▶ DOCUMENT EXCERPT
+++
Understanding Migrant Farmworkers’ Health and Well-Being during the Global COVID-19 Pandemic in Canada: Toward a Transnational Conceptualization of Employment Strain

Leah F. Vosko, Tanya Basok, Cynthia Spring, Guillermo Candiz, Glynis George

Research output: Contribution to journalJournal Articlepeer-review

20 Citations (Scopus)

Abstract

During the COVID-19 pandemic, Canada imposed certain international travel bans and work-from-home orders, yet migrant farmworkers, declared essential to national food security, were exempt from such measures. In this context, farm worksites proved to be particularly prone to COVID-19 outbreaks. To apprehend this trend, we engaged an expanded and transnational employment strain framework that identified the employment demands and resources understood from a transnational perspective, as well as the immigration, labour, and public health policies and practices contributing to and/or buffering employment demands during and after the COVID-19 pandemic. We applied mixed methods to analyze administrative data, immigration, labour, and public health policy, as well as qualitative interviews with thirty migrant farmworkers employed in Ontario and Quebec. We concluded that the deleterious outcomes of the pandemic for this group were rooted in the deplorable pre-pandemic conditions they endured. Consequently, the band-aid solutions adopted by federal and provincial governments to address these conditions before and during the pandemic were limited in their efficacy because they failed to account for the transnational employment strains among precarious status workers labouring on temporary employer-tied work permits. Such findings underscore the need for transformative policies to better support health equity among migrant farmworkers in Canada.
+++
[Records from a dataset]
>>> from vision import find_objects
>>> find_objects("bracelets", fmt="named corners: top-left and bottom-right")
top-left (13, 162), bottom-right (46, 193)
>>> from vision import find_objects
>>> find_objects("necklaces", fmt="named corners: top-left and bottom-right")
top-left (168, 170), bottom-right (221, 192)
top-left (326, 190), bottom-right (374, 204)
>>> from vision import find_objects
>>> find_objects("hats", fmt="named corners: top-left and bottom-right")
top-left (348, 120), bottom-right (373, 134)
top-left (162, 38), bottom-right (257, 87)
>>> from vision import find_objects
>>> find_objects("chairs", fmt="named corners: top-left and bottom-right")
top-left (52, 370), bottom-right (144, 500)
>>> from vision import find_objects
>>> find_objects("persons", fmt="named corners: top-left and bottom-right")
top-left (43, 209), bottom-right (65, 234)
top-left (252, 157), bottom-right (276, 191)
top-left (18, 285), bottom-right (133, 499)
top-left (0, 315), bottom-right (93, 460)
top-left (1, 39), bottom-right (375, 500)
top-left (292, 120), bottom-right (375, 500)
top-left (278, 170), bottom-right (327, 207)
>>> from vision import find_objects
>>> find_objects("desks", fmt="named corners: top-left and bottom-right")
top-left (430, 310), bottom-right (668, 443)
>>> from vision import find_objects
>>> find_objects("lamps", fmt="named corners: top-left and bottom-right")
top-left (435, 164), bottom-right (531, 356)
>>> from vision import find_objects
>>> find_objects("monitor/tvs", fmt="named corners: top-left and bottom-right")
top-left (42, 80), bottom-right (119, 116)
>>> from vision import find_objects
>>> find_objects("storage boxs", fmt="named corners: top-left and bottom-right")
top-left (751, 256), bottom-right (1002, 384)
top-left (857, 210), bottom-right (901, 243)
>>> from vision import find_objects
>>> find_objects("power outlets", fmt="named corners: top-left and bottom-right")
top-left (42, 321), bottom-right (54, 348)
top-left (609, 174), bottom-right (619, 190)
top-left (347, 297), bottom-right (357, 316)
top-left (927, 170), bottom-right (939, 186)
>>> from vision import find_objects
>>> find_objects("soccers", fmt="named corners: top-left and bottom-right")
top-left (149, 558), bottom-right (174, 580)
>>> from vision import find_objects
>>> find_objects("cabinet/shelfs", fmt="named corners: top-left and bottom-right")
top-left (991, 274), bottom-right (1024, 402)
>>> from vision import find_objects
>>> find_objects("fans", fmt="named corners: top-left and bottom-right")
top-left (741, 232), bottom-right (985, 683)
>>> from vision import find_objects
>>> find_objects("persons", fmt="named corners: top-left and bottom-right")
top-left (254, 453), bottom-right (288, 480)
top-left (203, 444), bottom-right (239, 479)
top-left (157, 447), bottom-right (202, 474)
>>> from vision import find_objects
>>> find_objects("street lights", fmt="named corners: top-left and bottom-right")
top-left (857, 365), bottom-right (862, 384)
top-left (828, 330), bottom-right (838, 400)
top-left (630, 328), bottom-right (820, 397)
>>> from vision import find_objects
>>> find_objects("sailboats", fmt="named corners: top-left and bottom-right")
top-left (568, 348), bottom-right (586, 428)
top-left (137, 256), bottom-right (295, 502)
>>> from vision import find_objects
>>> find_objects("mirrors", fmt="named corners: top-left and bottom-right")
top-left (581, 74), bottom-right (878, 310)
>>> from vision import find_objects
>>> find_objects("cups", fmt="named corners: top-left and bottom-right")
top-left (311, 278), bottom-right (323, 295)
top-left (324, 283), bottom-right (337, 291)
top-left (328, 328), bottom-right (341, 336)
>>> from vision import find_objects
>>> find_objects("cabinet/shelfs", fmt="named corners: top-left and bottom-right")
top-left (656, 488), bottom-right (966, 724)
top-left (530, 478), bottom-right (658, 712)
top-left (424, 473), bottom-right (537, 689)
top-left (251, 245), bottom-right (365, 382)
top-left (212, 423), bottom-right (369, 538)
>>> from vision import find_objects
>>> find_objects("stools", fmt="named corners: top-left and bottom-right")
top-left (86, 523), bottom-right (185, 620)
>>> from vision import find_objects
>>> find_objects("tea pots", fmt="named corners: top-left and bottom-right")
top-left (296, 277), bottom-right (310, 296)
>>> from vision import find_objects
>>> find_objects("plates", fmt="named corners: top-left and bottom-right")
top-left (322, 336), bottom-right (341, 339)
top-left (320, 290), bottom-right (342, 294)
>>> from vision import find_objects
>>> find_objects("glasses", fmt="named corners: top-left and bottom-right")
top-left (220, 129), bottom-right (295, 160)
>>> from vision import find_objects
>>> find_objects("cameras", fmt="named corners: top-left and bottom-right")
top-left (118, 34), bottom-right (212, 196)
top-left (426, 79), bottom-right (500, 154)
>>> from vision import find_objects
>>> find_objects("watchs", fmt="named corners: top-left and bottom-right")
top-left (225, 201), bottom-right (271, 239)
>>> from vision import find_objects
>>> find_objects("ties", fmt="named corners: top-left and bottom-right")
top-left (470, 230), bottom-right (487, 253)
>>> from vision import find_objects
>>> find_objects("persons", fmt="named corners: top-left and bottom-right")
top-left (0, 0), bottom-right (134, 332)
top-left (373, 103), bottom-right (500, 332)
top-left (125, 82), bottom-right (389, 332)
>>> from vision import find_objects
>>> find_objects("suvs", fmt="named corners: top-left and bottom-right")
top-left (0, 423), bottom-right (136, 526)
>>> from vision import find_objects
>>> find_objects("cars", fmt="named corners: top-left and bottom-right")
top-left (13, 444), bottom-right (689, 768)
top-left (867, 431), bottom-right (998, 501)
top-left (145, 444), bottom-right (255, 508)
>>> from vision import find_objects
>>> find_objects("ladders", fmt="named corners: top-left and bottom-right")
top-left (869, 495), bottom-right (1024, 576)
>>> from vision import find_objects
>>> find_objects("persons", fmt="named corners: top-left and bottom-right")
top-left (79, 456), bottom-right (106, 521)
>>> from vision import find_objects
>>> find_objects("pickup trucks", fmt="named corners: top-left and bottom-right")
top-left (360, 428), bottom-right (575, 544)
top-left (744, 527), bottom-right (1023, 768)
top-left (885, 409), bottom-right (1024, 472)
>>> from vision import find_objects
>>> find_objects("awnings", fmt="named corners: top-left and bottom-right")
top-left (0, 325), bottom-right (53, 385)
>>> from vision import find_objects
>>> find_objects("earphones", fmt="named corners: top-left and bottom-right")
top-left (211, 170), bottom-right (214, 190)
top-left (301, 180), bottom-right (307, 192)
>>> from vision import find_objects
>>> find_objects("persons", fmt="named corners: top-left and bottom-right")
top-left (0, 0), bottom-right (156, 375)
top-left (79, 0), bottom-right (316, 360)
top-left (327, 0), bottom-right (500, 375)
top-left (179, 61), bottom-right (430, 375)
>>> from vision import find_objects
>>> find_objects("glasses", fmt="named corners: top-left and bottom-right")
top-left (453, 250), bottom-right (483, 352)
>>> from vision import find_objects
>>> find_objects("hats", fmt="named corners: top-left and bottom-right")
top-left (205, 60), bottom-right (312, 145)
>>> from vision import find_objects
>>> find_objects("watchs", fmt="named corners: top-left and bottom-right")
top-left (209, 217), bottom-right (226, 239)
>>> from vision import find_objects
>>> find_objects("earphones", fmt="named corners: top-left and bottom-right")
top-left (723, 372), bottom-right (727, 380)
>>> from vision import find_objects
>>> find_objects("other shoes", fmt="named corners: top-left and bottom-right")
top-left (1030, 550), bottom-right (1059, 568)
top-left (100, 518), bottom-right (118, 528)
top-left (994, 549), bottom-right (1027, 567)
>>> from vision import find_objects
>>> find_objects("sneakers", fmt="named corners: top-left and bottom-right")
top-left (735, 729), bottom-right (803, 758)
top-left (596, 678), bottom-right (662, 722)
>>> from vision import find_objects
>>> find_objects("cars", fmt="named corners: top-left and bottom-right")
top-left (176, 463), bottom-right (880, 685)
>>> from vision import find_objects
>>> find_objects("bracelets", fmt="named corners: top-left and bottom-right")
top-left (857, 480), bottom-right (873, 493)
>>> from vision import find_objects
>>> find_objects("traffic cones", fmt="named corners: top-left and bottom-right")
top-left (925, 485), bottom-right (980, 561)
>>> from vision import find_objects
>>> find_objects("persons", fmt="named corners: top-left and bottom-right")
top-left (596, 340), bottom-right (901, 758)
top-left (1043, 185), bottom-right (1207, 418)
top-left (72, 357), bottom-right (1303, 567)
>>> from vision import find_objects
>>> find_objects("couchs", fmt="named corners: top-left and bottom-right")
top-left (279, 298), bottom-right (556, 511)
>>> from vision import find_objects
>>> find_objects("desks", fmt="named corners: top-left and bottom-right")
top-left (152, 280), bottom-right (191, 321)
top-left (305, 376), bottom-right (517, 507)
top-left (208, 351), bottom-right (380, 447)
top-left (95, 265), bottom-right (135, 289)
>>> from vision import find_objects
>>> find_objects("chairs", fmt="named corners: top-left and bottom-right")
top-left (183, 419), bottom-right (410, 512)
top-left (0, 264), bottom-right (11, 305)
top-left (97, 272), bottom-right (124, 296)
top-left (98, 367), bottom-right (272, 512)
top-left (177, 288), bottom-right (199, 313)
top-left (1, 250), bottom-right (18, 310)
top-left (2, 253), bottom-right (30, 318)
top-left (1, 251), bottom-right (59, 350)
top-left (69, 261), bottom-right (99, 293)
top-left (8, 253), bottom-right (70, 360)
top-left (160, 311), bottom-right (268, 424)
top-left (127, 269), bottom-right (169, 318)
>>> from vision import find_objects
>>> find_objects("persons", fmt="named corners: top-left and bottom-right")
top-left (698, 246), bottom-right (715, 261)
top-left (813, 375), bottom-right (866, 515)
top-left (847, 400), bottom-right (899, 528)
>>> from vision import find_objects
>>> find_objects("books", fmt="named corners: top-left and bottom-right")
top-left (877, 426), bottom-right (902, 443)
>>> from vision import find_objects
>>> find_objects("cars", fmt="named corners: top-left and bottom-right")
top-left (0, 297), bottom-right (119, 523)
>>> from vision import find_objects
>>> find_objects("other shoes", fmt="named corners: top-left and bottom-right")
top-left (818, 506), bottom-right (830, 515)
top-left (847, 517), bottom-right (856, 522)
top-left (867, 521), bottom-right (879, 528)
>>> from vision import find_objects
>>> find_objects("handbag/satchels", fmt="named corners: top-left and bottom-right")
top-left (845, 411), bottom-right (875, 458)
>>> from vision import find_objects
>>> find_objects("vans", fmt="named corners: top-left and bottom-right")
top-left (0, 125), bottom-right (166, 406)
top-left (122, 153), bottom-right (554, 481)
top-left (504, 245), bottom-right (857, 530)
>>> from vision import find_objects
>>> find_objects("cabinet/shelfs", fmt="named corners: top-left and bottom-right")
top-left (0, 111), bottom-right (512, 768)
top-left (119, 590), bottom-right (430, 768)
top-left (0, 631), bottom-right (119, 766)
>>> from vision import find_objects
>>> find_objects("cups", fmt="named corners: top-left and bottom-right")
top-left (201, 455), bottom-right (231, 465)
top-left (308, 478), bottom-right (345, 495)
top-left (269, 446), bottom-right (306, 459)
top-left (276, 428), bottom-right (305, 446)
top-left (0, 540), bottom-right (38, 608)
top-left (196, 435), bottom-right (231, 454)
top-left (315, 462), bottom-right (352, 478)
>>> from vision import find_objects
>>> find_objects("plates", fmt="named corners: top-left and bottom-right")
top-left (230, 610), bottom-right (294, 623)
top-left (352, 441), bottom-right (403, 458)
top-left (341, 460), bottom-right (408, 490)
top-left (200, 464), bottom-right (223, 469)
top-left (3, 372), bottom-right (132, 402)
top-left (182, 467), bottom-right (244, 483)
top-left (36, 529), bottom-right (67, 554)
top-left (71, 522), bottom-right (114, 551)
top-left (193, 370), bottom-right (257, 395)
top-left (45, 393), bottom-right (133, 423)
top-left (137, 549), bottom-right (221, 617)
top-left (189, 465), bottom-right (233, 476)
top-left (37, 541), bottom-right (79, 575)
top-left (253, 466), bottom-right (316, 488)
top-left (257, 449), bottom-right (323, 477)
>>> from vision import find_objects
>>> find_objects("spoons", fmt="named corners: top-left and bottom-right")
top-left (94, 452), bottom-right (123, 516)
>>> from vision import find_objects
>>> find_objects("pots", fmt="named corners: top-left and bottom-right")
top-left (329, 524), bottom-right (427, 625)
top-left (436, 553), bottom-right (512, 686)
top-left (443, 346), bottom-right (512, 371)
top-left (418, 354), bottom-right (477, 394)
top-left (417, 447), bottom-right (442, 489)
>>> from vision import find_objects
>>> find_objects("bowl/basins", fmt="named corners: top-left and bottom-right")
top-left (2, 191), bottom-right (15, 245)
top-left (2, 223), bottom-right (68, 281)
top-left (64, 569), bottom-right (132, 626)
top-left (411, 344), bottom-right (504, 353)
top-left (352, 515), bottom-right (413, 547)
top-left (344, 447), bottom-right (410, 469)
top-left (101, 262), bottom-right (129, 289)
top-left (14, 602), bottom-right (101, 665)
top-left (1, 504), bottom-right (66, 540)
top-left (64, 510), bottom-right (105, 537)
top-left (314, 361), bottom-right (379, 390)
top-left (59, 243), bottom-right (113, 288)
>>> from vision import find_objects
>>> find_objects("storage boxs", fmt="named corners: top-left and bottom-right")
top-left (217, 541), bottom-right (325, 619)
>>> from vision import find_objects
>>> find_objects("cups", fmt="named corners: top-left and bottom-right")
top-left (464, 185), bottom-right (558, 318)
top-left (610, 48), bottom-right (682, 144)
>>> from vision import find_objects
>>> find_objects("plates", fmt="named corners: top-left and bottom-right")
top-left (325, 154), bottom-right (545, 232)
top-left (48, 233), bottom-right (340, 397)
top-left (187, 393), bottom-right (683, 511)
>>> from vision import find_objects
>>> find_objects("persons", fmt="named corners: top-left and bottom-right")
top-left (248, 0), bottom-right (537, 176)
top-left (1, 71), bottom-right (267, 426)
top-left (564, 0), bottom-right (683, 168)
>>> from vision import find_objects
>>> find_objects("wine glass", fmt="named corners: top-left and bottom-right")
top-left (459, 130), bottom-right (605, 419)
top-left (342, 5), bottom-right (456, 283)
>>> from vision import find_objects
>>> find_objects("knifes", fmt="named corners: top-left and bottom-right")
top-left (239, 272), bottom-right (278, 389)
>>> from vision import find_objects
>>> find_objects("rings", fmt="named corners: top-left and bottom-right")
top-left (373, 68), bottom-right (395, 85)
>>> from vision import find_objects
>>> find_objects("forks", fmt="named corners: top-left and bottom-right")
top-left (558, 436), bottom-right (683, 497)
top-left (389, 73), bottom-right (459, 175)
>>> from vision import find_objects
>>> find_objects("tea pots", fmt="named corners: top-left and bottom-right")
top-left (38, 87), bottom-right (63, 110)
+++
▶ EXPLORE THE MATERIAL
1. From the migrant farmworker article, extract the passage that starts at "Leah F. Vosko, Tanya" and ends at "20 Citations (Scopus)".
2. List every author named on the migrant farmworker article.

▶ REPLIES
1.
Leah F. Vosko, Tanya Basok, Cynthia Spring, Guillermo Candiz, Glynis George

Research output: Contribution to journalJournal Articlepeer-review

20 Citations (Scopus)

2.
Leah F. Vosko
Tanya Basok
Cynthia Spring
Guillermo Candiz
Glynis George